The only danger zone is trading dressed as investing — quick property flips and speculative deals can be recharacterized as trading activity and taxed as business profits at 15%.
At a glance
- top rate
- 0% (7.5%/15% two-tier profits tax if the deal is trading)
- entry band
- 0%
- tax year basis
- Not assessed for capital gains
- filing deadline
- None for exempt gains
- residency basis
- Same for residents and non-residents
- regime flag
- Stamp duty applies to share and property transfers — a transaction cost, not a gains tax
Rates
Capital gains treatment (2026/27)
| Rate | Base | Applies to |
|---|---|---|
| 0% | — | Gains on shares, funds, property and other capital assets |
| 15% | Net profits | Speculative deals the law treats as trading ventures — property flips are the classic case |
| Stamp duty | Transaction value | Transfers of Hong Kong stock and immovable property (separate transaction tax) |
Residency
Residency trigger
Intention at purchase is what the Inland Revenue Department tests — financing, holding period, improvement work and the pattern of deals decide whether a 'gain' was really trading profit.
Non-resident treatment
Identical 0%; non-residents' securities transactions through licensed intermediaries are specifically exempt from profits tax.
Notes
- Property trading is Hong Kong's most litigated tax issue — documentation of long-term intent matters.
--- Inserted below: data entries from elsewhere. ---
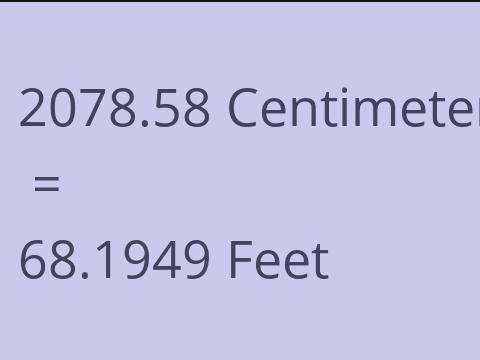 2078.58 CM TO FEET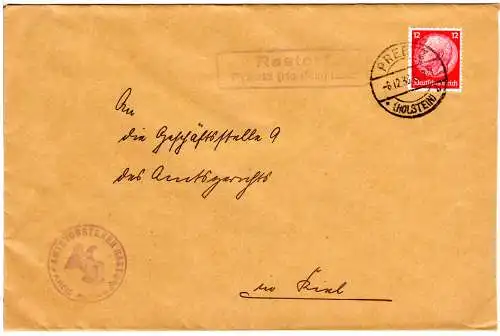 DR 1933, Landpost Stpl. RASTORF Preetz (Holstein) Land auf Amts-Brief m. 12 Pf.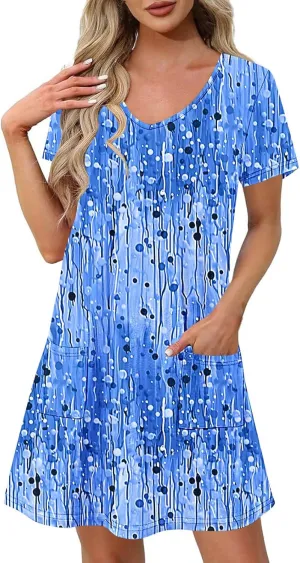 Women's Vintage Printed Dress Trendy Multi Color Midi Skirts Comfy Short Sleeve V Neck Dresses Daily Vacation Wear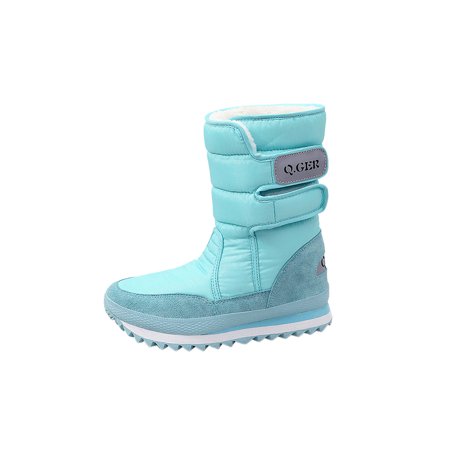 

Fangasis Unisex Anti Slip Winter Shoes Plush Lining Casual Cold Weather Round Toe Snow Boots Lake Blue 6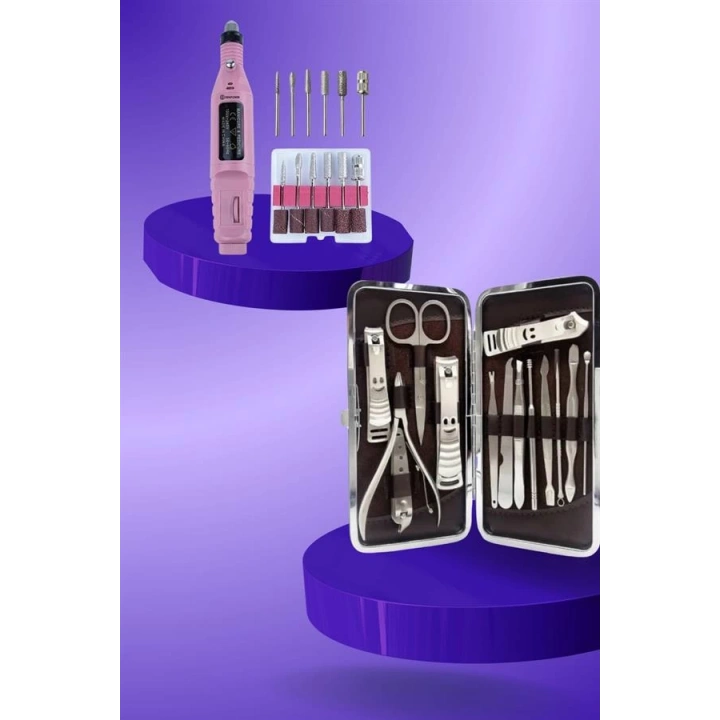 BFS Elektrikli Manikür Pedikür Seti İkili Set 12 Parça Tırnak Bakımı Törpü Protez Çıkarma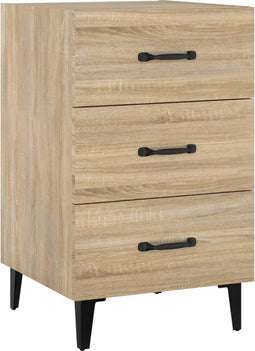 vidaXL - Nachtkastje - 40x40x66 - cm - bewerkt - hout - sonoma - eikenkleurig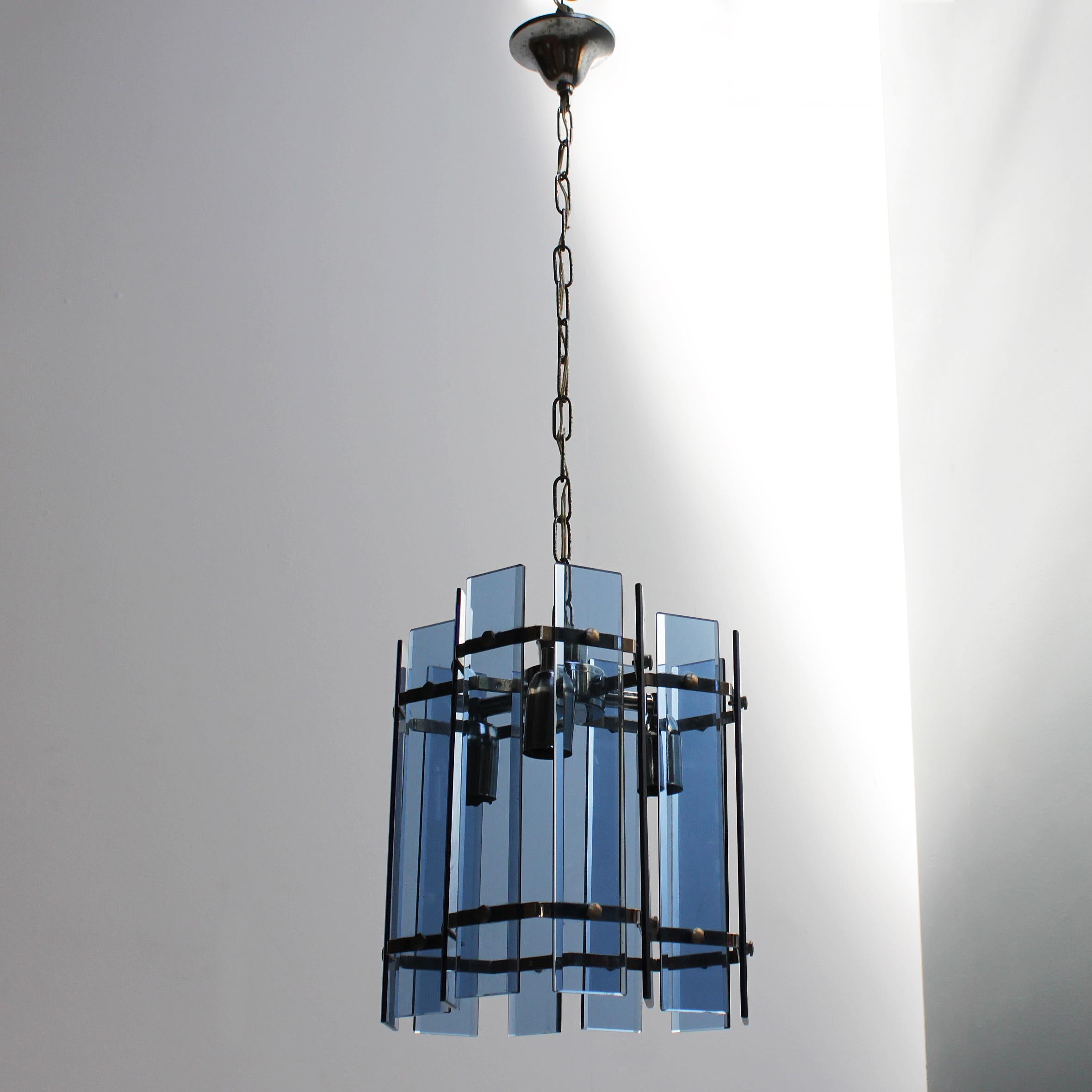 Faceted Glass Chandelier in the Manner of Fontana Arte For Sale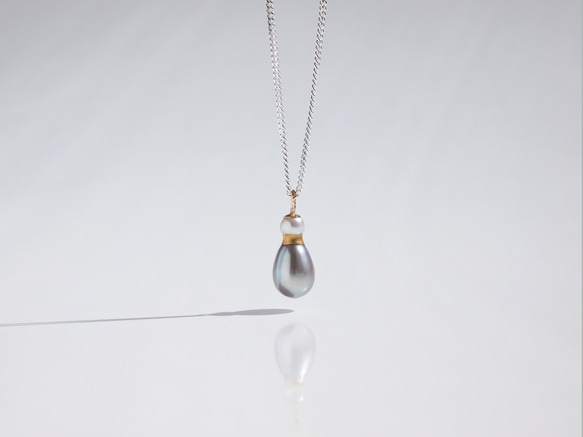 残り1点]香水瓶のような金継ぎパールのネックレス 40cm silver925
- Losses have no tax value since gains have none.
- Foreign capital gains are equally untaxed under the territorial system.
- Government bonds and long-term debt instruments carry their own interest and trading-profit exemptions.
FAQ
Does Hong Kong tax capital gains?
No — 0% on investment gains of any size; only profits from speculative trading-style transactions can be taxed, under the two-tier profits tax — 7.5% on the first HKD 2 million, 15% above.
When can a property sale be taxed?
When the facts look like trading — short ownership, financing beyond your means to hold, renovation for resale — the profit becomes business income at 15% rather than an exempt gain.
Figures: tax year 2026/27 (April–March), compiled from public sources. Not tax advice.